Sembra quasi una risposta, indiretta ed elegante, alle accuse mosse da Gianni Ramello, il patron del Team Go Eleven. Nel post pubblicato sul suo profilo social, che vi abbiamo riportato integralmente (leggi qui), Ramello aveva puntato il dito sul nuovo regolamento che anziché livellare i valori in pista, come promesso da Dorna, avrebbe invece ulteriormente penalizzato le compagini private.  

Oggi sul sito ufficiale del mondiale, WorldSBK.com, è apparso un articolo del commentatore ufficiale del campionato, Steve Engish, che invece mette in risalto quanto nelle prime gare di questa stagione i risultati siano cambiati rispetto allo scorso anno.

Secondo Engish, il nuovo regolamento del Campionato Superbike ha cambiato volto alle gare rispetto allo scorso anno.

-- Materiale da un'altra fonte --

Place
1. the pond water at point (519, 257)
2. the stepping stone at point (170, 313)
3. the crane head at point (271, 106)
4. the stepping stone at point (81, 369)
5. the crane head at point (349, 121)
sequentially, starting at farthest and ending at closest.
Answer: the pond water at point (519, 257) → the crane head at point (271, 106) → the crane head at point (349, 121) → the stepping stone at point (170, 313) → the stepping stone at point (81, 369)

Quattro gare e abbiamo già visto tre diversi vincitori e molti piloti che si sono contesi la vetta della classifica e la leadership delle gare. I podi sono stati molto vari, ospitando sette piloti differenti, con il giro veloce, siglato da un pilota diverso ad ogni gara e dieci diversi piloti capaci di andare in testa”, scrive Engish.

Una Kawasaki difficile – “Buriram avrebbe dovuto essere una città felice per Rea, invece è stata una città di alterne vicende per la maggior parte dei partenti. Jonathan Rea ha ripreso il comando del campionato, ma dopo una gara difficile domenica, che ha dimostrato quanto sia difficile controllare la ZX-10RR. Il nordirlandese del Kawasaki Racing Team ha viaggiato nel pacchetto di mischia negli ultimi anni, ma in gara2 lo abbiamo visto veramente combattivo. Oltre ai problemi ai freni, è stato costretto a guidare la sua Kawasaki in modo davvero aggressivo per cercare di sorpassare i rivali", scrive ancora Engish.

“Il venerdì Rea ha detto che aveva dovuto adattare il suo stile di guida a quello di una Supersport, concentrandosi più sulla velocità in curva che sulla pura potenza per assicurarsi il tempo su giro e la domenica abbiamo visto che ha i risultati sono arrivati.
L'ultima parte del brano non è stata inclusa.